“Were all those paintings stolen from Jews?” asked Peel.
“Most of them,” said Gabriel. “They were brought to the Jeu de Paume for sorting and appraisal. Those works the Nazis found desirable were immediately crated and sent by train to Germany.”
“And the rest?”
“The Nazis disposed of thousands of paintings on the French art market, thus giving dealers and collectors an unprecedented opportunity to enlarge their holdings at the expense of their Jewish countrymen.”
“Where are those paintings today?”
“Some have been returned to the heirs of the rightful owners,” said Gabriel. “But many are still circulating through the bloodstream of the art world or hanging on the walls of museums. Which is why a conscientious dealer, collector, or curator might retain the services of a renowned provenance researcher like Charlotte Blake before acquiring a painting with a murky past.”
“He would want her seal of approval?”
“Correct.”
“Is there another reason why someone might hire her?”
“Yes, of course, Timothy. To find a missing painting.”
Smiling, Peel pointed toward the yellow legal pad lying on the corner of the desk. “Have a look. Tell me if you see anything interesting.”
Gabriel adjusted the beam of the lamp and scrutinized the first page. “Sorry, but I’m afraid Sanskrit isn’t one of my languages.”

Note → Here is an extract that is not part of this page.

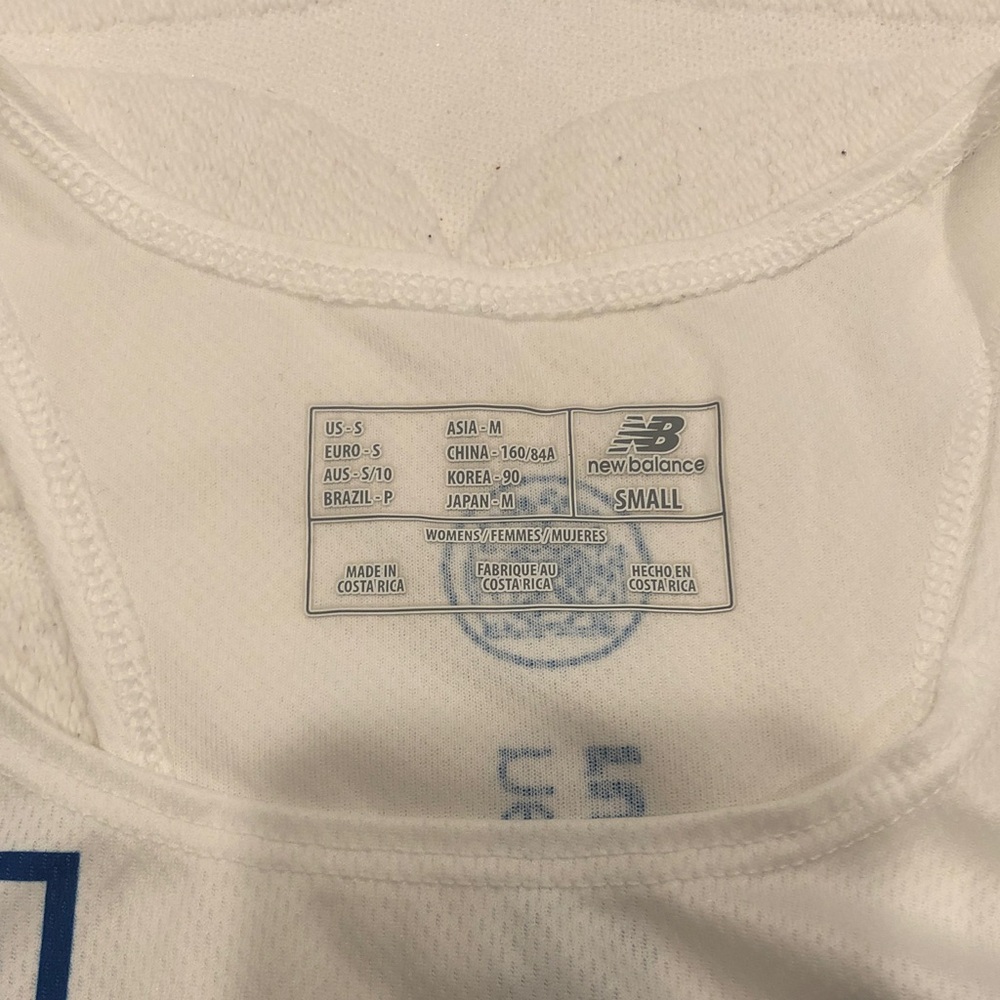 NWT - New Balance Racing Singlet - Picture 3 of 6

“It seems that penmanship wasn’t the professor’s strong suit.”
Gabriel flipped to the following page, which was no more legible. The notation at the top of the succeeding page, however, was carefully rendered.
Peel read it aloud. “Untitled portrait of a woman in the surrealist style, oil on canvas, ninety-four by sixty-six centimeters, 1937.”

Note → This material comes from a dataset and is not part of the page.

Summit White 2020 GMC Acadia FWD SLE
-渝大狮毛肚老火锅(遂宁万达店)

“Picasso painted numerous such works that same year.”
“How much would one be worth today?”
“A great deal.”
Peel pointed out the next notation.
Galerie Paul Rosenberg . . .
“He was Picasso’s dealer at the time,” explained Gabriel. “His gallery was on the rue la Boétie in Paris. Picasso lived and worked in an apartment next door.”
“Should we assume the painting was purchased there?”
“For now.”
Peel’s gloved fingertip moved down the page. “By this man?”
Bernard Lévy . . .
“Why not?” said Gabriel.
Peel’s fingertip inched downward. “He doesn’t seem to have kept it long.”
Private sale Paris 1944 . . .
“Not a good year for someone named Bernard Lévy to part with a Picasso,” said Gabriel.
Peel pointed out the final entry on the page. “But what could this mean?”
OOC . . .
Gabriel drew his phone. The three letters, when entered into the white box of his search engine, produced twenty-seven million pages of Internet mush. Adding the words Picasso and Untitled was of no help.
He snapped a photograph of the page, then looked at the slumbering computer.
Peel read his thoughts. “I’ll let you know if it contains anything of value the minute we get authorization.”
“If you like . . .”
Peel switched off the computer. “Don’t even think about it, Mr. Allon.”
Gabriel picked up the copy of Charlotte Blake’s Picasso: The War Years and opened it to the acknowledgments. They were as spare and dry as a typical provenance. No expressions of heartfelt gratitude,
no enormous debts due. One name managed to achieve an elevated prominence by dint of the fact that it was the last one mentioned.
It was Naomi Wallach, the world’s foremost expert on the wartime French art market.
8
Victoria Embankment
It occurred to Samantha Cooke, while huddled on a frigid bench on Victoria Embankment, her hands numb with cold, that perhaps she had chosen the wrong line of work. She had been summoned to this spot by an anonymous text message. Polite in tone and precise in syntax, it promised documents of a politically explosive nature. The sender wanted Samantha to reveal the contents of these documents in her newspaper, which was the Tory-leaning Telegraph. Because she was the paper’s chief political correspondent, and one of the most respected members of the Westminster press corps, she was accustomed to stories arriving over her transom—especially stories that could prove damaging to the opposition or, better yet, to a rival within one’s own party. Most of the stuff was trivial and petty, but this approach felt different. It was something significant. Samantha was certain of it.